In einer eindrucksvollen Machtdemonstration gelang es Italiens rechtsextremem Führer, aus der Abschlusserklärung der Gruppe der Industriedemokratien jeden Verweis auf die sichere Abtreibung zu streichen.
Im endgültigen Wortlaut des Abschlusskommuniqués der G7 wurde das Thema Abtreibung mit keinem Wort erwähnt, anders als dies beim Gipfeltreffen in Hiroshima im vergangenen Jahr der Fall war.
In den Tagen zuvor hatten französische und kanadische Sherpas auf eine Ergänzung des Textes gedrängt, in der die Staats- und Regierungschefs „die Bedeutung der Wahrung und Gewährleistung eines wirksamen Zugangs zu sicheren und legalen Schwangerschaftsabbrüchen und der Nachsorge danach bekräftigen“, heißt es in einem Arbeitstext, der Euronews vorliegt.

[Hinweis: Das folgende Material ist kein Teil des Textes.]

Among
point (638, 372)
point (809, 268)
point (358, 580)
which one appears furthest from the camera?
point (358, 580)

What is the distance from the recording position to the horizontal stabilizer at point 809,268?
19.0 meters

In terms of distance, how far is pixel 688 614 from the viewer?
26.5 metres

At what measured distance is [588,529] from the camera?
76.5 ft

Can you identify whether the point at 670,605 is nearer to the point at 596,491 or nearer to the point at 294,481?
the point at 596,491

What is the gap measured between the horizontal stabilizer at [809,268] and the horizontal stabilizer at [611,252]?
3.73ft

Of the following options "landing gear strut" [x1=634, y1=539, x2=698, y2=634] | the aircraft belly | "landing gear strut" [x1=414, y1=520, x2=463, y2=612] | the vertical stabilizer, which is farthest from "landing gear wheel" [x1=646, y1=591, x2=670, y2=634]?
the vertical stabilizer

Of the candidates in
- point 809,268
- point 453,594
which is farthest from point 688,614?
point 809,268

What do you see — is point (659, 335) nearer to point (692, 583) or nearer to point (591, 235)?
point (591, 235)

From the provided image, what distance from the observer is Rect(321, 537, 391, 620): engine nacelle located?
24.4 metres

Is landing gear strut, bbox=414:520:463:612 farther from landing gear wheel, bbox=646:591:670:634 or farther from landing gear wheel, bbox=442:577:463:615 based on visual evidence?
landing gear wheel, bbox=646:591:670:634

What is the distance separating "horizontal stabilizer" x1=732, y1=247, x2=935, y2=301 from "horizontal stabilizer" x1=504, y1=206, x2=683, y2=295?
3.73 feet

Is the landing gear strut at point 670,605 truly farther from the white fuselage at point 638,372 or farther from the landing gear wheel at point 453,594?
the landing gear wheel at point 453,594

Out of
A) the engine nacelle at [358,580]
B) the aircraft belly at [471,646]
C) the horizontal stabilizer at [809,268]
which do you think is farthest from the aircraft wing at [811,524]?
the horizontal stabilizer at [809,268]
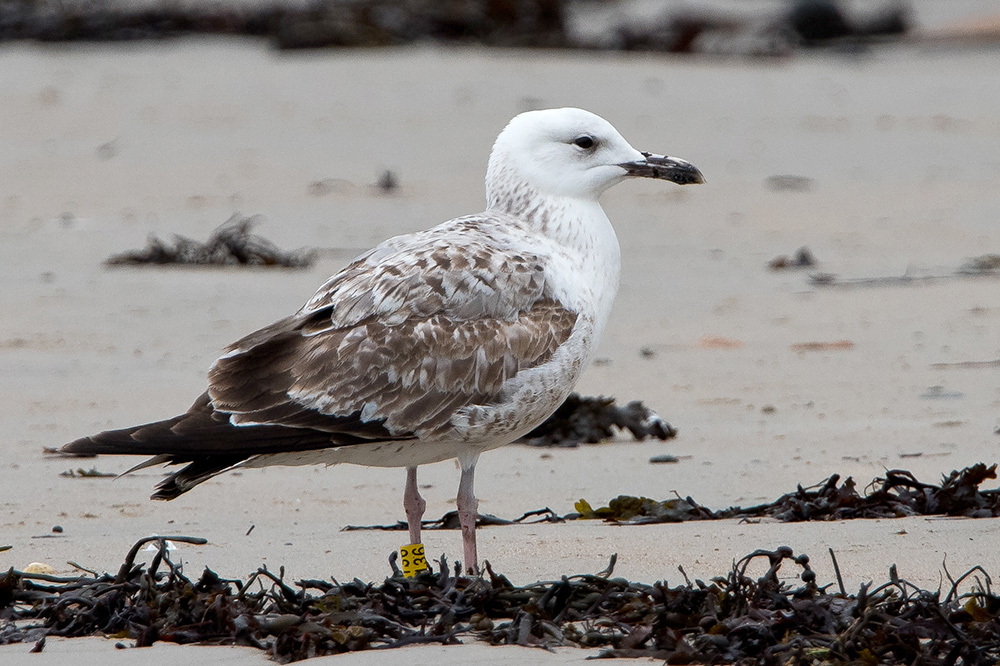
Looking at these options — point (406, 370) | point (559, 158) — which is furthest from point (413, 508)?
point (559, 158)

Dies hätte die Schlussfolgerungen bekräftigt, auf die sich die Gruppe im vergangenen Jahr in Japan geeinigt hatte. Darin wurde das „volle Engagement der Staats- und Regierungschefs für die Verwirklichung umfassender (sexueller und reproduktiver) Gesundheit und Rechte für alle bekräftigt, unter anderem durch die Regelung des Zugangs zu sicheren und legalen Abtreibungen und der Nachsorge nach einer Abtreibung.“
Im Abschlusskommuniqué dieses Jahres wird von der „Hiroshima-Sprache“ Abstand genommen und jegliche Bezugnahme auf Abtreibung entfernt. Die Politiker betonen lediglich die Bedeutung „angemessener, erschwinglicher und qualitativ hochwertiger Gesundheitsdienste“ im Zusammenhang mit der sexuellen und reproduktiven Gesundheit.
„Es ist bedauerlich, dass das Wort Abtreibung in der Abschlusserklärung der G7 fehlt“, sagte der französische Präsident Emmanuel Macron der italienischen Nachrichtenagentur Ansa und betonte, dass das Recht auf Abtreibung in der Verfassung des Landes verankert sei.

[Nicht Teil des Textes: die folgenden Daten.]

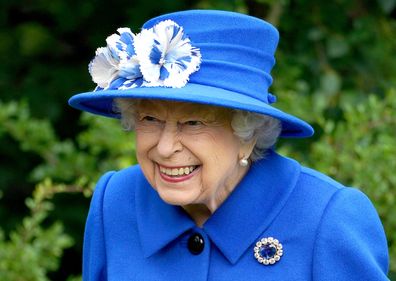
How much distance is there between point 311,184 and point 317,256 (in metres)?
0.23

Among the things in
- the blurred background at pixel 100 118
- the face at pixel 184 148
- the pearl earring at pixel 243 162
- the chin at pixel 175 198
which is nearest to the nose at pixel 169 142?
the face at pixel 184 148

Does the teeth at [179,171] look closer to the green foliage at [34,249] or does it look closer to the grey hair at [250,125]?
the grey hair at [250,125]

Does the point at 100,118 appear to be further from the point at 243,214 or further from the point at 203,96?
the point at 203,96

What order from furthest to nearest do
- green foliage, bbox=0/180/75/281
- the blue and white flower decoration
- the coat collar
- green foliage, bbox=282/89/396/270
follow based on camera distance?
green foliage, bbox=0/180/75/281 → green foliage, bbox=282/89/396/270 → the coat collar → the blue and white flower decoration

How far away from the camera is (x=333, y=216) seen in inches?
125

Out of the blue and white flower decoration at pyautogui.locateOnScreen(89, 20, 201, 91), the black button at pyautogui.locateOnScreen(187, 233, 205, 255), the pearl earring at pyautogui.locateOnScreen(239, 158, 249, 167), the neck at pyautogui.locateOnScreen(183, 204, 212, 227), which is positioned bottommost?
the black button at pyautogui.locateOnScreen(187, 233, 205, 255)

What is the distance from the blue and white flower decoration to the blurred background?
5.08ft

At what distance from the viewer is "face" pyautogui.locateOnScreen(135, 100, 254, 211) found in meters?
3.12

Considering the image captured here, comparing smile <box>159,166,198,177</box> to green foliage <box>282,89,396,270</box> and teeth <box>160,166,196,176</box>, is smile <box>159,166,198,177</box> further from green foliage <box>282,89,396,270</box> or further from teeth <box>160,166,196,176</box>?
green foliage <box>282,89,396,270</box>

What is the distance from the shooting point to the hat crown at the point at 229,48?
3098mm

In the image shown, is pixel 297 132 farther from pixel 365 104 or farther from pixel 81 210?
pixel 81 210

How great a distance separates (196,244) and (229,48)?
1.93 feet

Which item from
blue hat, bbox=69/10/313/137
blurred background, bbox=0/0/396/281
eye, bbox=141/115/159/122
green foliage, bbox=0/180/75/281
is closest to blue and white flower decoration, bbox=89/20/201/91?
blue hat, bbox=69/10/313/137

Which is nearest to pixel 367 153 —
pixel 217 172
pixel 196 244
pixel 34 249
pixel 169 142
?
pixel 34 249
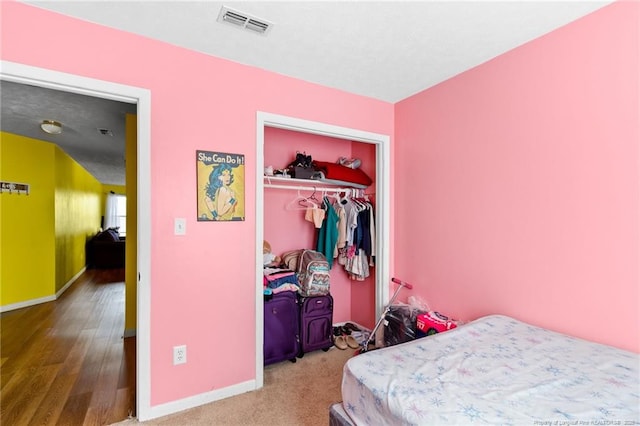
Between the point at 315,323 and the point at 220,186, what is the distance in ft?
5.21

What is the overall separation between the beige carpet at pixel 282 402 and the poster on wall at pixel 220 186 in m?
1.30

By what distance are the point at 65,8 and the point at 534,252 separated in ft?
10.2

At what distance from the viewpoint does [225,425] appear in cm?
191

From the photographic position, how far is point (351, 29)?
1.83 meters

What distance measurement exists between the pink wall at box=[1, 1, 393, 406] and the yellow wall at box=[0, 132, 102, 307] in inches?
147

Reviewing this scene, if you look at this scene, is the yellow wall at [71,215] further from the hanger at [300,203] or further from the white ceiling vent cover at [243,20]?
the white ceiling vent cover at [243,20]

„Frankreich hat eine Vision der Gleichberechtigung von Frauen und Männern, aber sie wird nicht vom gesamten politischen Spektrum geteilt. In Ihrem Land gibt es nicht die gleiche Sensibilität“, fuhr er fort.
„Es gibt keinen Grund, über Themen zu polemisieren, über die wir uns seit langem einig sind. Ich halte es für zutiefst falsch, in schwierigen Zeiten wie diesen ein so wertvolles Forum wie die G7 als Wahlkampf zu nutzen“, entgegnete Meloni.

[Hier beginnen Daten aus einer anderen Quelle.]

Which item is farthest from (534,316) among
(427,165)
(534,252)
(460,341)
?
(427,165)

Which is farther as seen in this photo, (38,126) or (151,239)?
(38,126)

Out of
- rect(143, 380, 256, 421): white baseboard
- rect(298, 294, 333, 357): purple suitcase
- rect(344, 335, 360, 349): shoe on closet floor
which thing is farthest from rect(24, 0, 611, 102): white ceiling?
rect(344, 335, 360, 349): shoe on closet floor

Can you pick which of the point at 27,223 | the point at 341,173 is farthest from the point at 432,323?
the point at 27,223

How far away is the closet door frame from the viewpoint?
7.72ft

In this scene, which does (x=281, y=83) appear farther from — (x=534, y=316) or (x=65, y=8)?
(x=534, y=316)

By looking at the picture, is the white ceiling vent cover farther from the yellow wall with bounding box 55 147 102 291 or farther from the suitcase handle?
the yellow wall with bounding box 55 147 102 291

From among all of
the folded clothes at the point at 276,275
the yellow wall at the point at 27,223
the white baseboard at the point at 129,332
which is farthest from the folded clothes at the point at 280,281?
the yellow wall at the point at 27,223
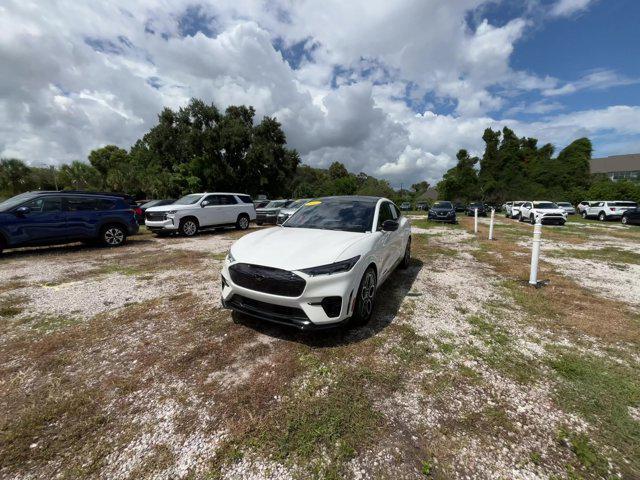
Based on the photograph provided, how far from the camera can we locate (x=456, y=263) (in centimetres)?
717

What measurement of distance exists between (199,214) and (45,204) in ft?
15.4

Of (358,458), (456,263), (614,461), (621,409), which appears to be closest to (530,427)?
(614,461)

Die Anwesenheit von Papst Franziskus, der an dem Treffen der führenden Industrienationen der Welt teilnahm, um über die Risiken der künstlichen Intelligenz zu sprechen, könnte dieses Ergebnis beeinflusst haben.
„Ich weiß nicht, ob es bei einem G7-Gipfel, an dem auch der Papst teilnimmt, angemessen war (einen Hinweis auf Abtreibung einzubauen)“, kommentierte Italiens Landwirtschaftsminister Francesco Lollobrigida, Melonis Schwager und rechte Hand.
Für die Sekretärin der italienischen Mitte-Links-Partei PD, Elly Schlein, sei der Vorfall „eine nationale Schande. (Die Regierung) sollte sich beim Land entschuldigen.“
„Wir können eine Ministerpräsidentin nicht gebrauchen, die nicht die Rechte aller anderen Frauen in diesem Land verteidigt“, sagte die Vorsitzende von Melonis größter Oppositionspartei, die bei den letzten Wahlen besonders gut abschnitt und nun die größte Delegation in der sozialdemokratischen Fraktion (S&D) im Europaparlament stellt.